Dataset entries
════════════════

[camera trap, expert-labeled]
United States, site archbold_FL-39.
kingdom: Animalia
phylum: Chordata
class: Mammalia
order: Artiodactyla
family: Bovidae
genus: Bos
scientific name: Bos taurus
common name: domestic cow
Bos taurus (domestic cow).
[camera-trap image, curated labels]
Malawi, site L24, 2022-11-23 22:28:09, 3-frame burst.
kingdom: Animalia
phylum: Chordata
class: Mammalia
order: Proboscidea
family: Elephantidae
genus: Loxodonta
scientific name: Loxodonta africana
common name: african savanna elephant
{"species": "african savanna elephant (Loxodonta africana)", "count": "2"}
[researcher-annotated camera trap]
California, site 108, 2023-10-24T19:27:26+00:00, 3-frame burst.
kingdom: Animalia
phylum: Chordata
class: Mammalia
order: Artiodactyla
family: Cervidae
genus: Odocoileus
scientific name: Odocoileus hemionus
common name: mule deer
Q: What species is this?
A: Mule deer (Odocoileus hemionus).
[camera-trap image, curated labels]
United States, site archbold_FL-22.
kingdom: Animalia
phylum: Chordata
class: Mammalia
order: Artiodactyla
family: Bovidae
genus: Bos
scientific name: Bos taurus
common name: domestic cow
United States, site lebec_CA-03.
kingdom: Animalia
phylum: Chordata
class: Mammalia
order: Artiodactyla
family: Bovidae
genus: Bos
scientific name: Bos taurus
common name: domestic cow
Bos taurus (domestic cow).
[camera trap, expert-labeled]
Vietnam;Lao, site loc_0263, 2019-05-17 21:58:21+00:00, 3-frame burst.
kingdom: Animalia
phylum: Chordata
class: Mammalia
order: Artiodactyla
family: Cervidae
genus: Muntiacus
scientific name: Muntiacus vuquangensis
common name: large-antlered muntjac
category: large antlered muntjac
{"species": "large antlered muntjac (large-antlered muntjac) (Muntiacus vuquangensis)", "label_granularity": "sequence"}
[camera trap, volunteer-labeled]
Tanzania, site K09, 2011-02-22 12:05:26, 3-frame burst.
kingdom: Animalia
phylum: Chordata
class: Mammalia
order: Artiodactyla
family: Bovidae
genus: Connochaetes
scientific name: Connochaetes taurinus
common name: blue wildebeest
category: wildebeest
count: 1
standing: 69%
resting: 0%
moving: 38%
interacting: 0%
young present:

════════════════

** WORK TASK **
Please restate each record exactly as it reads.

** YOUR RESPONSE **
[camera trap, expert-labeled]
United States, site archbold_FL-39.
kingdom: Animalia
phylum: Chordata
class: Mammalia
order: Artiodactyla
family: Bovidae
genus: Bos
scientific name: Bos taurus
common name: domestic cow
Bos taurus (domestic cow).
[camera-trap image, curated labels]
Malawi, site L24, 2022-11-23 22:28:09, 3-frame burst.
kingdom: Animalia
phylum: Chordata
class: Mammalia
order: Proboscidea
family: Elephantidae
genus: Loxodonta
scientific name: Loxodonta africana
common name: african savanna elephant
{"species": "african savanna elephant (Loxodonta africana)", "count": "2"}
[researcher-annotated camera trap]
California, site 108, 2023-10-24T19:27:26+00:00, 3-frame burst.
kingdom: Animalia
phylum: Chordata
class: Mammalia
order: Artiodactyla
family: Cervidae
genus: Odocoileus
scientific name: Odocoileus hemionus
common name: mule deer
Q: What species is this?
A: Mule deer (Odocoileus hemionus).
[camera-trap image, curated labels]
United States, site archbold_FL-22.
kingdom: Animalia
phylum: Chordata
class: Mammalia
order: Artiodactyla
family: Bovidae
genus: Bos
scientific name: Bos taurus
common name: domestic cow
United States, site lebec_CA-03.
kingdom: Animalia
phylum: Chordata
class: Mammalia
order: Artiodactyla
family: Bovidae
genus: Bos
scientific name: Bos taurus
common name: domestic cow
Bos taurus (domestic cow).
[camera trap, expert-labeled]
Vietnam;Lao, site loc_0263, 2019-05-17 21:58:21+00:00, 3-frame burst.
kingdom: Animalia
phylum: Chordata
class: Mammalia
order: Artiodactyla
family: Cervidae
genus: Muntiacus
scientific name: Muntiacus vuquangensis
common name: large-antlered muntjac
category: large antlered muntjac
{"species": "large antlered muntjac (large-antlered muntjac) (Muntiacus vuquangensis)", "label_granularity": "sequence"}
[camera trap, volunteer-labeled]
Tanzania, site K09, 2011-02-22 12:05:26, 3-frame burst.
kingdom: Animalia
phylum: Chordata
class: Mammalia
order: Artiodactyla
family: Bovidae
genus: Connochaetes
scientific name: Connochaetes taurinus
common name: blue wildebeest
category: wildebeest
count: 1
standing: 69%
resting: 0%
moving: 38%
interacting: 0%
young present:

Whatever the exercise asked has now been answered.